2. Big-Data-Analysen kommen im Banken- und Finanzdienstleistungsbereich bei den
Befragten bisher nur rudimentär zum Einsatz. Mit einer kurzfristigen Änderung dieses
Sachverhalts ist derzeit nicht zu rechnen.
3. Insbesondere das Konsumentenkredit- und das Einlagengeschäft im Bankenbereich
werden als Anwendungsfeld für Big-Data-Analysen gesehen bzw. diese kommen dort
bereits zum Einsatz.
4. Als Hemmnisse für die Verwendung von Big-Data-Analysen werden insbesondere
mangelnde eigene Expertise und Ressourcen sowie Datenschutzbestimmungen
angesehen.
5. Sorgen machen den Befragten zudem mögliche negative Außenwirkungen durch das
Sammeln und Verwenden von Daten.
6. Big-Data-Analysen sind in personeller Hinsicht bei den Unternehmen gegenüber den
Kernbereichen IT-Infrastruktur oder Cyber-Security bisher kaum ausgebaut. Konkrete
Pläne für einen Aufbau der Personalausstattung im Bereich Big Data liegen nicht vor.

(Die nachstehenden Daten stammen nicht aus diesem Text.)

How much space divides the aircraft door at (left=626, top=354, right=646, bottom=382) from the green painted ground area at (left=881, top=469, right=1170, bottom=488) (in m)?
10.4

7. Big-Data-Analysen sind angesichts datenschutzrechtlicher Bestimmungen und der
Datenstruktur insbesondere im Banken- und Finanzdienstleistungsbereich ein sensibles
Thema. Die Bereitschaft der Weitergabe von Daten oder Ergänzung aus anderen Quellen
zur ganzheitlichen Analyse wird von der Mehrzahl der Befragten kritisch gesehen.